Document:

++++++++++++++++++++

6️⃣ Step 6: Putting It All Together

Here's a complete example showing all three outputs in action:

from datetime import datetime
import polars as pl
from sqlalchemy import create_engine, MetaData
from flycatcher import Schema, Field

# 1. Define schema once
class PostSchema(Schema):
    id: int = Field(primary_key=True)
    title: str = Field(min_length=5, max_length=200)
    content: str = Field(min_length=100)
    author_email: str = Field(pattern=r'^[^@]+@[^@]+\.[^@]+$', index=True)
    view_count: int = Field(ge=0, default=0)
    published_at: datetime
    tags: str | None = Field(default=None)

# 2. Validate single record with Pydantic
Post = PostSchema.to_pydantic()
post = Post(
    id=1,
    title="Understanding Flycatcher",
    content="Flycatcher makes schema management easy. " * 10,
    author_email="author@example.com",
    published_at=datetime.now()

++++++++++++++++++++

Listed records:
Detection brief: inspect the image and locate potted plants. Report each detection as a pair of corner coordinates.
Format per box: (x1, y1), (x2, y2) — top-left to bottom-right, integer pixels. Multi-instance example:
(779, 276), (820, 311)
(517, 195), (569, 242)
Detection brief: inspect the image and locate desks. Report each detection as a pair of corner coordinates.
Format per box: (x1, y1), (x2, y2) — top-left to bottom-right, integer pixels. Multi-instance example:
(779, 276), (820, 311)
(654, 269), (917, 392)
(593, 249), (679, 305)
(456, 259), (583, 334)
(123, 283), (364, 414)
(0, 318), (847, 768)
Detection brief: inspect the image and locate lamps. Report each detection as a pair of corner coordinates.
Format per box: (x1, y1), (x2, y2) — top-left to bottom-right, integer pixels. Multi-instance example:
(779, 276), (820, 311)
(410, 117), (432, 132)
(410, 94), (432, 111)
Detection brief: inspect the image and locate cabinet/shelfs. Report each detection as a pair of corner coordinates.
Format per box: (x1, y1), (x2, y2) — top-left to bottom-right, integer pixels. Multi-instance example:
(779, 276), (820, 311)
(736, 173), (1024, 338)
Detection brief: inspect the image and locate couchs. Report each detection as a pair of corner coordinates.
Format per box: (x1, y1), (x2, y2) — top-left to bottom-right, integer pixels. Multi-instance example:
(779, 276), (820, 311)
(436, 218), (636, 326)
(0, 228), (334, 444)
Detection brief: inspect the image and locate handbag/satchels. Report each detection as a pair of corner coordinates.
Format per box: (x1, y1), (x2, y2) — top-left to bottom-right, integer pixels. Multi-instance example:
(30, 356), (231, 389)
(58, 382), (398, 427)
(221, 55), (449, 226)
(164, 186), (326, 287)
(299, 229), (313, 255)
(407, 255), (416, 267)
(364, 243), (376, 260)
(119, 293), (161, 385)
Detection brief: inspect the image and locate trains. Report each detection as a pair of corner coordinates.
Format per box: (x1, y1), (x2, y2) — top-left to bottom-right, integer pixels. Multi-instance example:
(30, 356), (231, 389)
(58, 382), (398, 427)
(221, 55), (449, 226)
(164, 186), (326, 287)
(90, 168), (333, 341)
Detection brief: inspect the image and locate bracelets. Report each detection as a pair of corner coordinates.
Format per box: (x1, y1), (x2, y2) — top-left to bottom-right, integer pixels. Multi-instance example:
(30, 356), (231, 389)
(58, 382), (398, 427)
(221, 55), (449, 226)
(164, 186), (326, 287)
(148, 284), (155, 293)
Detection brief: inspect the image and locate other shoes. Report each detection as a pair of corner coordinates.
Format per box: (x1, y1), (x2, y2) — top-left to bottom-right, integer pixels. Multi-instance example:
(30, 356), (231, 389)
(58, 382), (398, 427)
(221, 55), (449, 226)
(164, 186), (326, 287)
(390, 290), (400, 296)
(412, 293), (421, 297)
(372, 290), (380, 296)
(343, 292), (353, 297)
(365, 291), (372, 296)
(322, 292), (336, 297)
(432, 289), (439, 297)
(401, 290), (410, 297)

++++++++++++++++++++

Tasks for this exercise:
1 - Echo a passage from the Flycatcher example, starting with "view_count: int = Field(ge=0, default=0)" and going on through "Post = PostSchema.to_pydantic()".
2 - Please state whether each of these statements agrees with the Flycatcher example, answering yes or no and quoting the deciding words: (a) The view_count field has a default of 0. (b) The title field allows up to 500 characters. (c) The example imports create_engine from sqlalchemy.

Replies:
1 -
view_count: int = Field(ge=0, default=0)
    published_at: datetime
    tags: str | None = Field(default=None)

# 2. Validate single record with Pydantic
Post = PostSchema.to_pydantic()

2 -
(a) Yes: "view_count: int = Field(ge=0, default=0)"
(b) No: "title: str = Field(min_length=5, max_length=200)"
(c) Yes: "from sqlalchemy import create_engine, MetaData"